Stored dataset items

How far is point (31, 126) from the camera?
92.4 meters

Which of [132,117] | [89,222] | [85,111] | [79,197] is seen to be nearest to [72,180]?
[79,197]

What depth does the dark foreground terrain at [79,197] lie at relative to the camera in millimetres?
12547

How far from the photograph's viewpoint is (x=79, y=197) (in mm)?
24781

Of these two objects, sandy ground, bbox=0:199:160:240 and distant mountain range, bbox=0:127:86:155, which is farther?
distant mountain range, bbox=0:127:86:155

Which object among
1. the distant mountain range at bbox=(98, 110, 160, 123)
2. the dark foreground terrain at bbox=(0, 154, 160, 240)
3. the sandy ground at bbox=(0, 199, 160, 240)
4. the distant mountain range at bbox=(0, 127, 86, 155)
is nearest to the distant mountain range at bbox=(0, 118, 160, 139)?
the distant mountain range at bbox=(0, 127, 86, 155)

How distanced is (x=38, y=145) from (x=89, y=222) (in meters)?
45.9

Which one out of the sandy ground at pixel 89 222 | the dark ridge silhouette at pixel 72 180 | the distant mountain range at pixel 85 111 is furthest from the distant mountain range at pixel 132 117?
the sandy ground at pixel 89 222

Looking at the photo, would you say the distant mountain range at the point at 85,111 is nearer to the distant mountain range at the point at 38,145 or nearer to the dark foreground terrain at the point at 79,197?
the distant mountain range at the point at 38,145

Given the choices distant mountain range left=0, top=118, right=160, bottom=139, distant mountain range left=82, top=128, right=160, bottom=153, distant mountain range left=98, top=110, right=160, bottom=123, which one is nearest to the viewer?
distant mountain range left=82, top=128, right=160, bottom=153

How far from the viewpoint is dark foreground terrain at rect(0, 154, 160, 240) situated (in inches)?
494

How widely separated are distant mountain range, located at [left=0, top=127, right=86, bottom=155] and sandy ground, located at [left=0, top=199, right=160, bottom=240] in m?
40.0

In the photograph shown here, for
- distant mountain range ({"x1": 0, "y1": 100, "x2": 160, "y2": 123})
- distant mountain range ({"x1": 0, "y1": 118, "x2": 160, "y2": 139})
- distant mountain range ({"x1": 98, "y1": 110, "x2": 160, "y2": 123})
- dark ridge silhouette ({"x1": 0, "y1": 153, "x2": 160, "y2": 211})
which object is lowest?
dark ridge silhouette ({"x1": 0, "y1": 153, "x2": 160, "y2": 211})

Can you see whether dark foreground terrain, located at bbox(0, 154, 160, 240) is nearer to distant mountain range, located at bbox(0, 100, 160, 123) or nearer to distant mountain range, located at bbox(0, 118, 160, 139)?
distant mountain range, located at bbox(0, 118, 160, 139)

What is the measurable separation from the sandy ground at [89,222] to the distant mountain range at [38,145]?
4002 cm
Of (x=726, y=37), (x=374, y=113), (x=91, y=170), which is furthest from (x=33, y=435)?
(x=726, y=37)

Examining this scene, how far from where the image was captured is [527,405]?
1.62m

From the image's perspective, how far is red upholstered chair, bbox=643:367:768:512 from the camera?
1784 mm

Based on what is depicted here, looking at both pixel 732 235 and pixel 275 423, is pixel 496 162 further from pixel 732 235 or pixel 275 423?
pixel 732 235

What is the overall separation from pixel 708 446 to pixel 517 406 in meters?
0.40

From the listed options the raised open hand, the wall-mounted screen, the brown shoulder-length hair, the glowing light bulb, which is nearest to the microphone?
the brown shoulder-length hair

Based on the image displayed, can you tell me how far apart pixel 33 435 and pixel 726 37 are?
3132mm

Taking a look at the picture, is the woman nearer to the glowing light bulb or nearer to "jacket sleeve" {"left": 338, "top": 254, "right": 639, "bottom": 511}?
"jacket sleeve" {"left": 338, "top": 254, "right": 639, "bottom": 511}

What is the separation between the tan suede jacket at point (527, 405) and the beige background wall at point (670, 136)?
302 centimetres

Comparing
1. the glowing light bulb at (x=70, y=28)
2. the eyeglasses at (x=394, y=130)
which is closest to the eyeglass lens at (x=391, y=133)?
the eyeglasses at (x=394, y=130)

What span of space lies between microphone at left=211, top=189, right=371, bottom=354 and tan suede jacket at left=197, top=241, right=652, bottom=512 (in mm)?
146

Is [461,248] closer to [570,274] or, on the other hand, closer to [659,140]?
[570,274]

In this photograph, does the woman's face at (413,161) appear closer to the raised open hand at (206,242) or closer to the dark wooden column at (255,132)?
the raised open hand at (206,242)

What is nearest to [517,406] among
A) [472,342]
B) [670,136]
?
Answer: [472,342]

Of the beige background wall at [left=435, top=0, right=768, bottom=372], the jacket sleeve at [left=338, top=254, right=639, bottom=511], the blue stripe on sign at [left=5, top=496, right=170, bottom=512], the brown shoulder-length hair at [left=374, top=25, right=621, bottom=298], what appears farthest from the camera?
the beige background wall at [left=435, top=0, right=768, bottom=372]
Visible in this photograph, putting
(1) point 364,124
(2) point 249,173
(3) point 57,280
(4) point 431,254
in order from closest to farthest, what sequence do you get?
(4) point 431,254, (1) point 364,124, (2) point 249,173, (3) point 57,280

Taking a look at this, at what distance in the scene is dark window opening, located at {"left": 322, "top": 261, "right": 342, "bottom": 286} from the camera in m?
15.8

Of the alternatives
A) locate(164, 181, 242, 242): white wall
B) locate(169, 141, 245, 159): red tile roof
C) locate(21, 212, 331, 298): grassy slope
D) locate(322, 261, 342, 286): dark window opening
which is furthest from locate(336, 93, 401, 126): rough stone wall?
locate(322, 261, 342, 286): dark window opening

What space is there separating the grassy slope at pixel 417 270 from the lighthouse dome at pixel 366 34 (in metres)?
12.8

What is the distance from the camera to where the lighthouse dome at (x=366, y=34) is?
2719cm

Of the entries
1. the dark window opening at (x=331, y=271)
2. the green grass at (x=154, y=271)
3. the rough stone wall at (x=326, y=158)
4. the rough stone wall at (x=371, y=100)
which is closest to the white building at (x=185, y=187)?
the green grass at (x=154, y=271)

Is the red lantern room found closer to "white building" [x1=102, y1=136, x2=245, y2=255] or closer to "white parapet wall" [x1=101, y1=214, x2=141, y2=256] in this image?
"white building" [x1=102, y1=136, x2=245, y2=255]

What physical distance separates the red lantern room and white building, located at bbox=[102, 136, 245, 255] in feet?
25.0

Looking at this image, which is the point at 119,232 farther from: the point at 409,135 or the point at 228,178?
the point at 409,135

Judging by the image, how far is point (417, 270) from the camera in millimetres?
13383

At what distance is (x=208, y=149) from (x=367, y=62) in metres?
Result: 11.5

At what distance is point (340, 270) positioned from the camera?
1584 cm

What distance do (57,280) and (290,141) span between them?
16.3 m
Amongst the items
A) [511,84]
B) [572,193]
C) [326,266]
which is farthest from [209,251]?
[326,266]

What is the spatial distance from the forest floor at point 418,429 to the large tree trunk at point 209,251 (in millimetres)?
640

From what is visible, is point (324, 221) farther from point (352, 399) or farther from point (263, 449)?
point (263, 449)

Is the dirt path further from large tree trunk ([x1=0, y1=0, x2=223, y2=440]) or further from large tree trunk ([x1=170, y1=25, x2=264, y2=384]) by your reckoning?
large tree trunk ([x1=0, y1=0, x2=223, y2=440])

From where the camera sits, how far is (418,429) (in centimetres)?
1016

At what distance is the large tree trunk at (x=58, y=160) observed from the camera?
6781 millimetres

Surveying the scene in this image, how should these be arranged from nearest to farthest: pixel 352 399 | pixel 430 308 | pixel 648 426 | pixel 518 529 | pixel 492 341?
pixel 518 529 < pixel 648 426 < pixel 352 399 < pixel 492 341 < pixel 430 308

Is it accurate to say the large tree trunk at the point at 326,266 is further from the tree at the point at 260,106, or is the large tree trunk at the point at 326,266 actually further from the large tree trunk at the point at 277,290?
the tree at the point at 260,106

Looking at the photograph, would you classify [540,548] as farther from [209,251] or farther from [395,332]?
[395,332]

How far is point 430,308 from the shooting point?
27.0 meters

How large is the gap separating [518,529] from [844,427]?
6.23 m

# YOUR OBJECTIVE:
Rewrite the rows starting at the line containing "In the photograph shown here, for" and ending at the line containing "302 centimetres", both lines included, as a numbered list with one line per item and blank lines omitted. Include only the lines in that range.

# TASK RESULT:
1. In the photograph shown here, for
2. - distant mountain range ({"x1": 0, "y1": 100, "x2": 160, "y2": 123})
3. - distant mountain range ({"x1": 0, "y1": 118, "x2": 160, "y2": 139})
4. - distant mountain range ({"x1": 98, "y1": 110, "x2": 160, "y2": 123})
5. - dark ridge silhouette ({"x1": 0, "y1": 153, "x2": 160, "y2": 211})
6. which object is lowest?
7. dark ridge silhouette ({"x1": 0, "y1": 153, "x2": 160, "y2": 211})
8. Can you see whether dark foreground terrain, located at bbox(0, 154, 160, 240) is nearer to distant mountain range, located at bbox(0, 100, 160, 123) or nearer to distant mountain range, located at bbox(0, 118, 160, 139)?
9. distant mountain range, located at bbox(0, 118, 160, 139)
10. What is the measurable separation from the sandy ground at [89,222] to the distant mountain range at [38,145]?
11. 4002 cm
12. Of (x=726, y=37), (x=374, y=113), (x=91, y=170), which is furthest from (x=33, y=435)?
13. (x=726, y=37)
14. Examining this scene, how far from where the image was captured is [527,405]?
15. 1.62m
16. From the image's perspective, how far is red upholstered chair, bbox=643:367:768:512 from the camera?
17. 1784 mm
18. Based on what is depicted here, looking at both pixel 732 235 and pixel 275 423, is pixel 496 162 further from pixel 732 235 or pixel 275 423?
19. pixel 732 235
20. What is the overall separation from pixel 708 446 to pixel 517 406 in meters?
21. 0.40
22. From the listed options the raised open hand, the wall-mounted screen, the brown shoulder-length hair, the glowing light bulb, which is nearest to the microphone?
23. the brown shoulder-length hair
24. Based on the image displayed, can you tell me how far apart pixel 33 435 and pixel 726 37 are?
25. 3132mm
26. Taking a look at the picture, is the woman nearer to the glowing light bulb or nearer to "jacket sleeve" {"left": 338, "top": 254, "right": 639, "bottom": 511}?
27. "jacket sleeve" {"left": 338, "top": 254, "right": 639, "bottom": 511}
28. What is the separation between the tan suede jacket at point (527, 405) and the beige background wall at point (670, 136)?
29. 302 centimetres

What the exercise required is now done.